NGOs can help companies develop programmes that spend the grant money with good outcomes, and need to play a role in showing how vital it is to fund long-term human rights work that does not have an immediate or reportable outcome. Encouraging a company to commit to a broad goal such as those articulated in the Global Goals could result in funding going to a combination of long- and short-term programmes.

Global Goal No. 1, ‘no poverty’, can be broken down into achievable targets that a company can report on in the short term, make visible within their organization, and use as a theme for volunteering and grant making, while also funding work which is focused on developing the systemic frameworks and strategy for long-term poverty eradication.
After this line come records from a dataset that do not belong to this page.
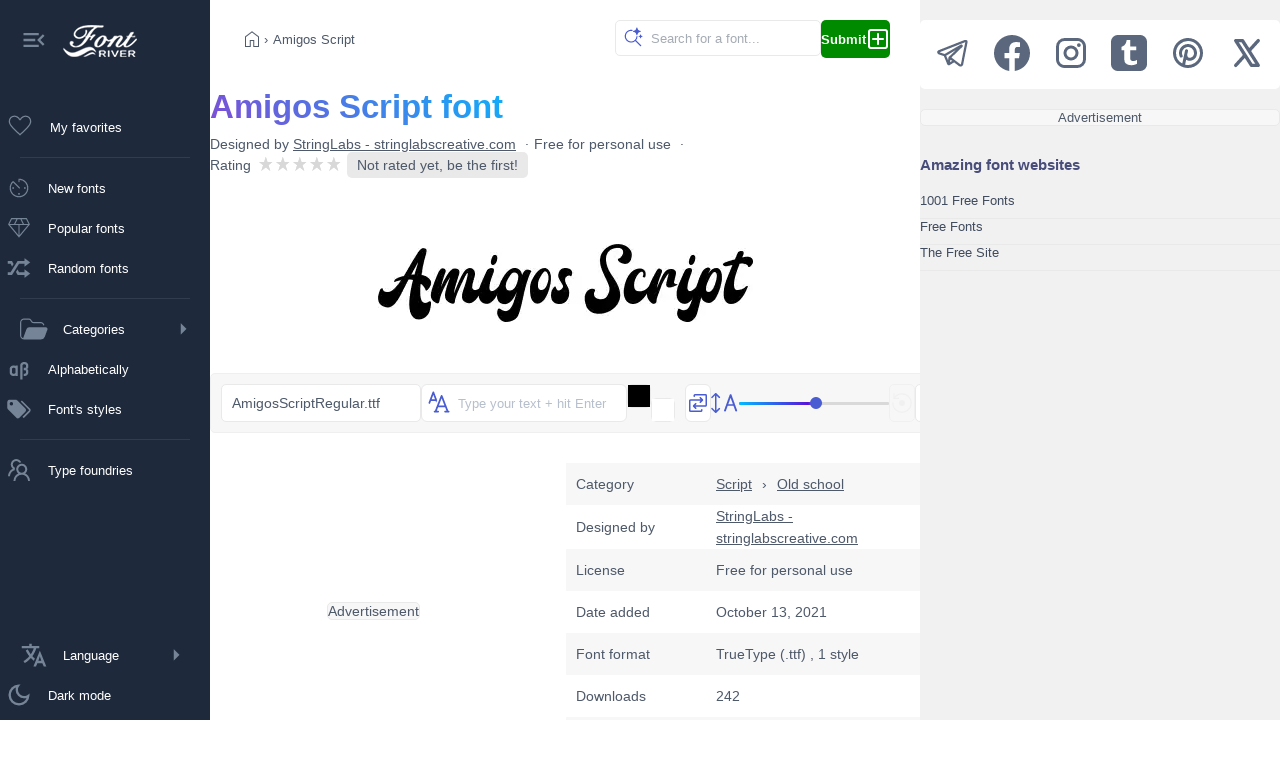

--- FILE ---
content_type: application/javascript
request_url: https://www.fontriver.com/_nuxt/DJ5TcoIA.js
body_size: -143
content:
import{z as r,d as n,m as o,e,t as a}from"#entry";const l={},c={class:"container mt30 mb30"},i={class:"title"};function d(s,t){return o(),n("div",c,[e("strong",i,a(s.$t("common.partners")),1),t[0]||(t[0]=e("ul",{class:"partners"},[e("li",null,[e("a",{class:"rounded",href:"https://www.1001freefonts.com/",target:"_blank"},"1001 Free Fonts")]),e("li",null,[e("a",{class:"rounded",href:"https://www.free-fonts.com/",target:"_blank"},"Free Fonts")]),e("li",null,[e("a",{class:"rounded",href:"https://www.thefreesite.com/",target:"_blank"},"The Free Site")])],-1))])}const m=r(l,[["render",d]]);export{m as default};
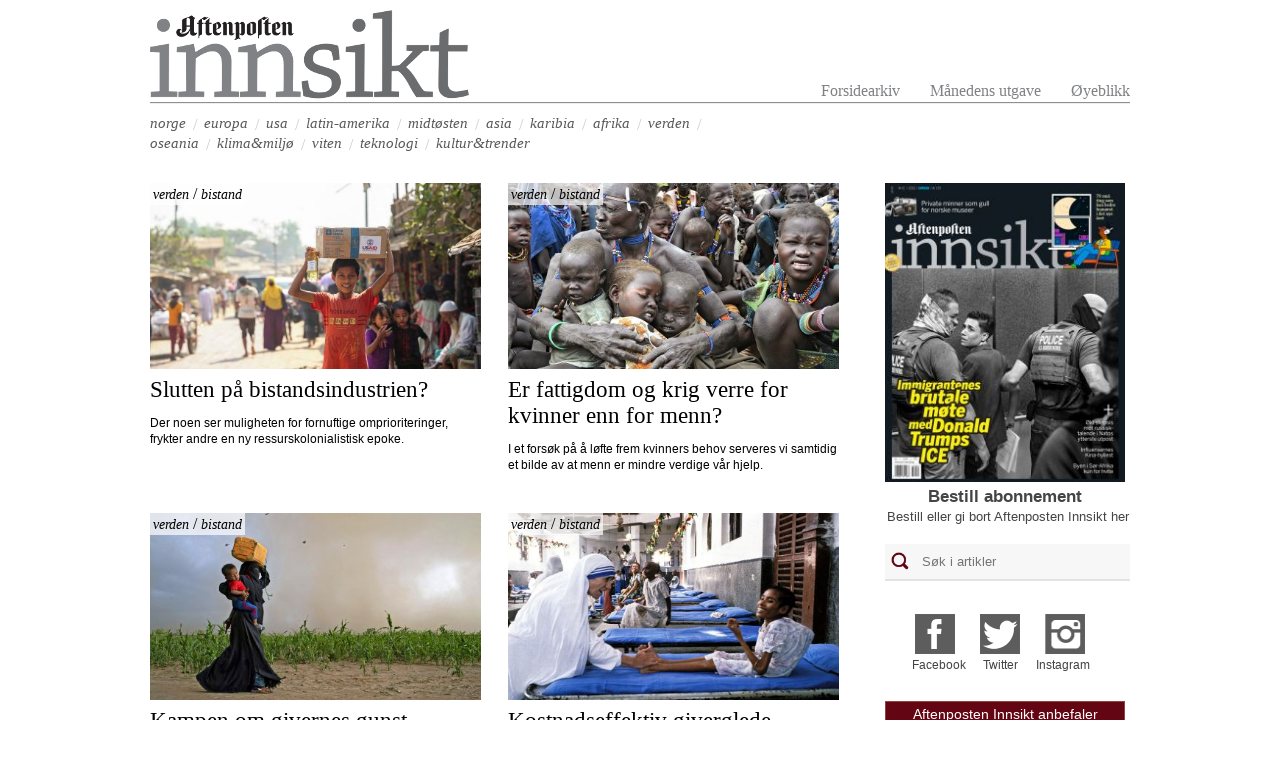

--- FILE ---
content_type: text/plain
request_url: https://www.google-analytics.com/j/collect?v=1&_v=j102&a=777051061&t=pageview&_s=1&dl=https%3A%2F%2Fwww.aftenposteninnsikt.no%2Fcategory%2Ftags%2Fbistand&ul=en-us%40posix&dt=Aftenposten%20Innsikt&sr=1280x720&vp=1280x720&_u=IEBAAEABAAAAACAAI~&jid=723618182&gjid=238385942&cid=906193072.1769125285&tid=UA-10654515-4&_gid=1117306579.1769125285&_r=1&_slc=1&z=1364853993
body_size: -453
content:
2,cG-0DL71YJEEQ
Understandably, NGOs are generally reluctant to ‘package’ and ‘sell’ work to potential funders; some have policies or unspoken red lines about which organizations they can or will accept money from, so as to ensure that their research, advocacy and campaigns are driven by the facts on the ground and relevant contextual and political analysis. Their fear is that engaging with corporate philanthropy could subvert this objective.

But without input from credible expert NGOs, many corporates are trying to reinvent the wheel, attempting to develop and implement social programmes in a vacuum.

If they are ‘packaging’ their work for seeking corporate grants, NGOs should not fall into the trap of trying to identify for a company what the public relations or marketing benefits of the partnership might be. It’s not the expertise of the NGO to determine corporate marketing objectives so their attempts to articulate public relations benefits can appear ridiculous read in a corporate context. NGOs should stick to what they know and what they are expert at. The integrity of a well-presented project with clear social outcomes can be compelling and refreshing.

Doing a bit of homework to understand what, or who, they are approaching prior to making contact seems obvious but is often overlooked by NGOs. While some companies have vast Donor Advised Funds or other pots of philanthropic money that they don’t know what to do with, that’s not true for many large, medium and small companies.

It may be that the discretionary grants budget of a CSR team or corporate foundation is tiny. The CSR team or foundation may be responsible for creating their own grant budget through fundraising or through a revenue-generating model. Understanding their funding model, granting priorities, the potential size of grants they give, their grant-making cycle, and whether employees have access to grants or influence over the grant making process, can all help NGOs in framing their approaches when seeking support from corporate partners.

The groundswell of opinion and action, driven partly by the next generation of corporate leaders, does seem to be turning towards companies taking a more active part in addressing the world’s greatest challenges, and using their resources to do so.

I believe that this presents a great opportunity for NGOs to engage with companies, beyond fundraising and volunteering, to identify how to influence the use of corporate money and other resources in a way that meets both their short and long-term strategic objectives.